Labs :: Student Computing Laboratories/Workstations

Printer-friendly version

There are about 1,100 computer workstations available to students at Humboldt State University. Some of these are single workstations, others are in computing laboratories managed by departments for discipline-specific instruction and use, some are in laboratories managed by Academic Computing and available for general campus use, and others are in facilities managed by service units that provide information and online services to students (e.g., the Testing Center). No matter how these workstations are situated and managed, they must be reasonably accessible. Humboldt has established accessibility guidelines for designing and remodeling computing laboratories (including single workstation labs), furnishing the labs, and configuring the workstations in them. Please see Accessible Workstations for a copy of these guidelines.

It is not atypical for computing labs simply to “appear” on a university campus: a new lab might be created using outside funding (e.g., grants, gifts) or by a department gathering up all its older microcomputers and placing them together in a room. However, this may result in a facility that is not accessible. The only effective approach for ensuring that the design of a new lab or plans for remodeling or upgrading an existing lab will result in a facility that is reasonably accessible is for the lab manager to work with the campus’ experts during the design/planning phase to ensure the lab meets Humboldt’s guidelines: the staffs in Physical Services and the Student Disability Resource Center. Anyone contemplating establishing a new computing laboratory, remodeling an existing laboratory, or placing new furniture in a lab needs to contact Physical Services and the SDRC for guidance. Information Technology Services also can provide assistance with lab design.

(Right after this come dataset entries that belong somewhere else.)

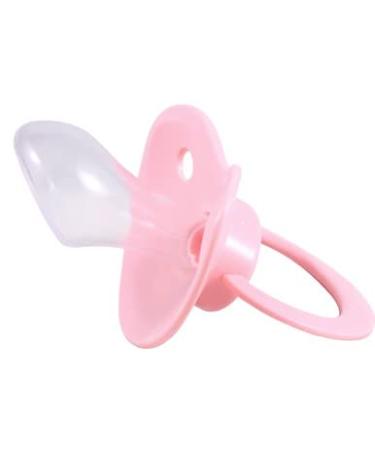Queen of Cats Pacifier Addict - Fixx - Jumbo Size 10 Orthodontic XXL Adult Pacifier - Pink - Therapeutic Sleep Aid - Buy Online on GoSupps.com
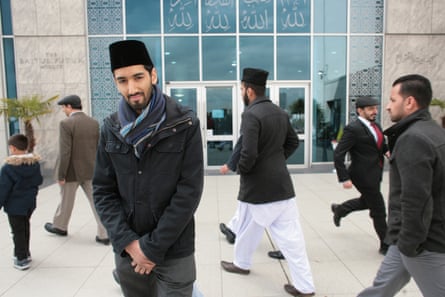 Umar Nasser, at the Baitul Futuh mosque in Morden, south London.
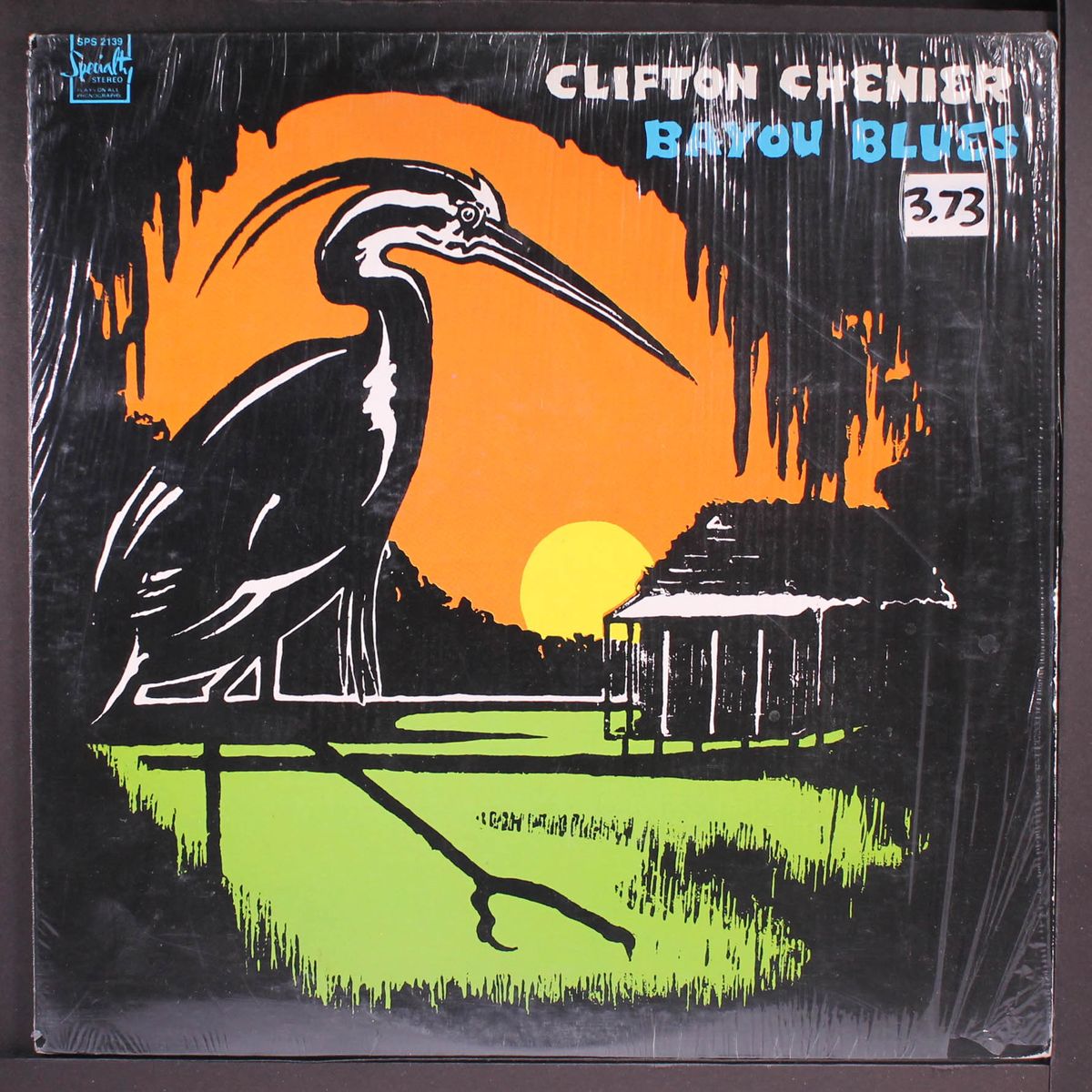 bayou blues by CLIFTON CHENIER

Both when assisting in the design of a new or remodeled lab, the SDRC uses a checklist to compare each lab feature (layout, furniture, hardware, software) against the established guidelines. Identifying and correcting problems during the design/planning stage is much easier and less costly then mitigating a problem after the facility is put into production.

Students experiencing accessibility difficulties should contact the lab manager or the SDRC for assistance.